## [DESCRIZIONE DEL COMPITO]
Parti dalla riga dei record che contiene "adidas Busenitz Pro" e fermati dopo quella che contiene "3D-томография, рентгенологические исследования". Formatta queste righe come lista JSON di stringhe, una per riga, saltando le righe vuote e lasciando fuori le immagini.
======== DATI DA USARE ========
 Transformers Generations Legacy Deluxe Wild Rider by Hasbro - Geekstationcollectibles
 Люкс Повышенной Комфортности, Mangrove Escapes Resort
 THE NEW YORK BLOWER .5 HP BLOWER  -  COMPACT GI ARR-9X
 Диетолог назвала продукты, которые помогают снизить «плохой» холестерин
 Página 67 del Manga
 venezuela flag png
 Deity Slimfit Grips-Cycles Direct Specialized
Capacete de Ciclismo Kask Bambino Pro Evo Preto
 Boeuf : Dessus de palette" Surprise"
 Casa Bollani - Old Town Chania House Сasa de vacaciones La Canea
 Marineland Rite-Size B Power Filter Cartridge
========
======== DATI DA USARE ========
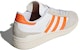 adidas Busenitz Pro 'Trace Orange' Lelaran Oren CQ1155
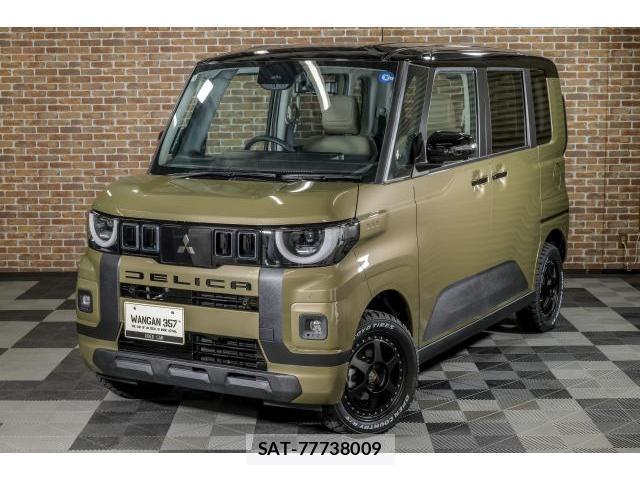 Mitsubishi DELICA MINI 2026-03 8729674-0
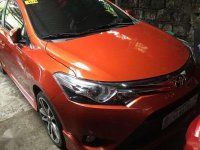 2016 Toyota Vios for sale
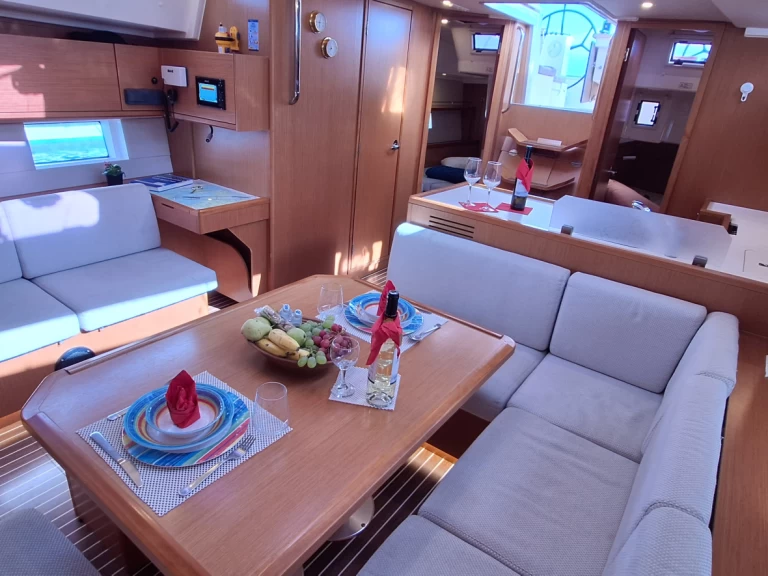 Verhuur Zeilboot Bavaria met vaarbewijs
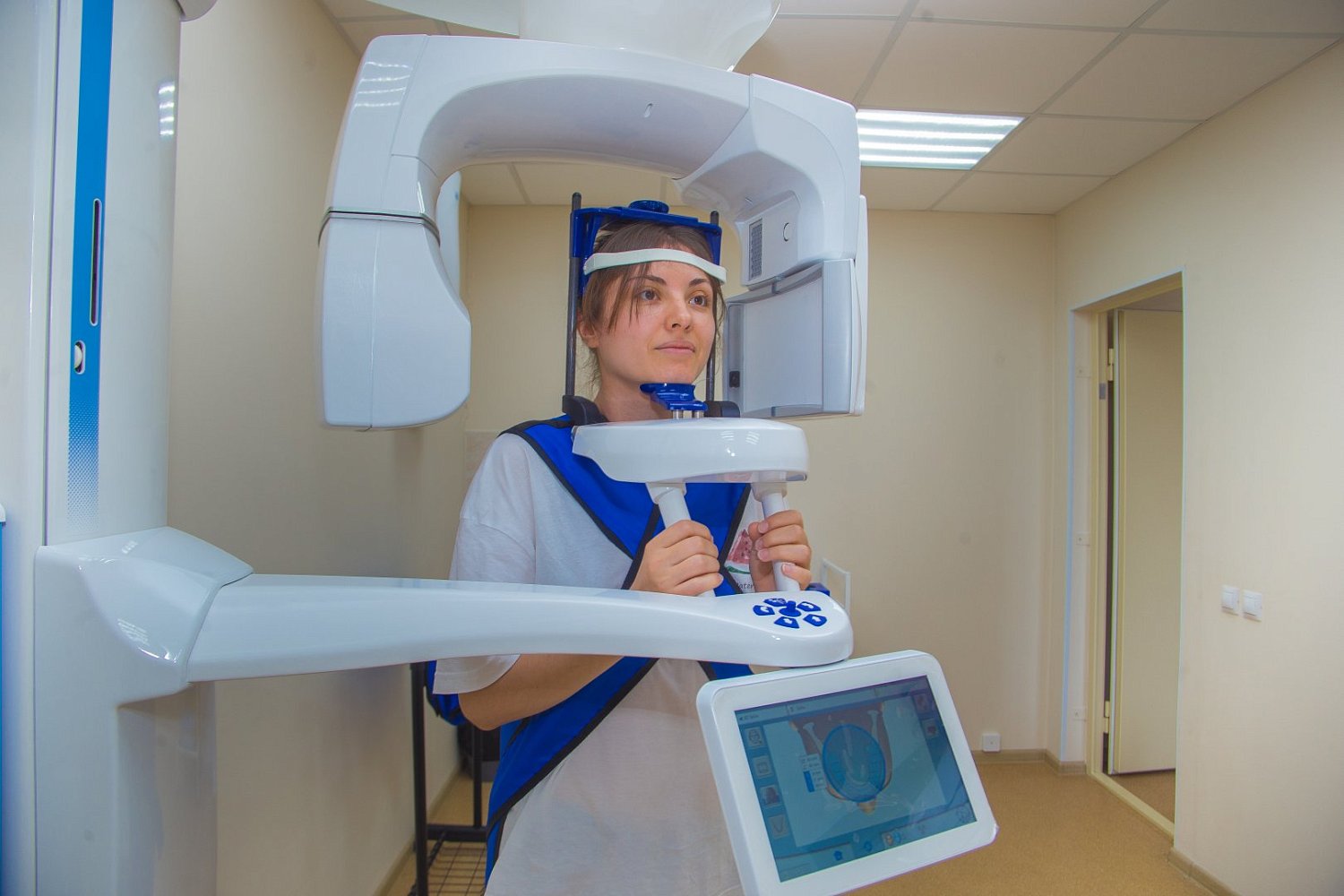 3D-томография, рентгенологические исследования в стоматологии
========
## [SOLUZIONE SVOLTA]
[
  " adidas Busenitz Pro 'Trace Orange' Lelaran Oren CQ1155",
  " Mitsubishi DELICA MINI 2026-03 8729674-0",
  " 2016 Toyota Vios for sale",
  " Verhuur Zeilboot Bavaria met vaarbewijs",
  " 3D-томография, рентгенологические исследования в стоматологии"
]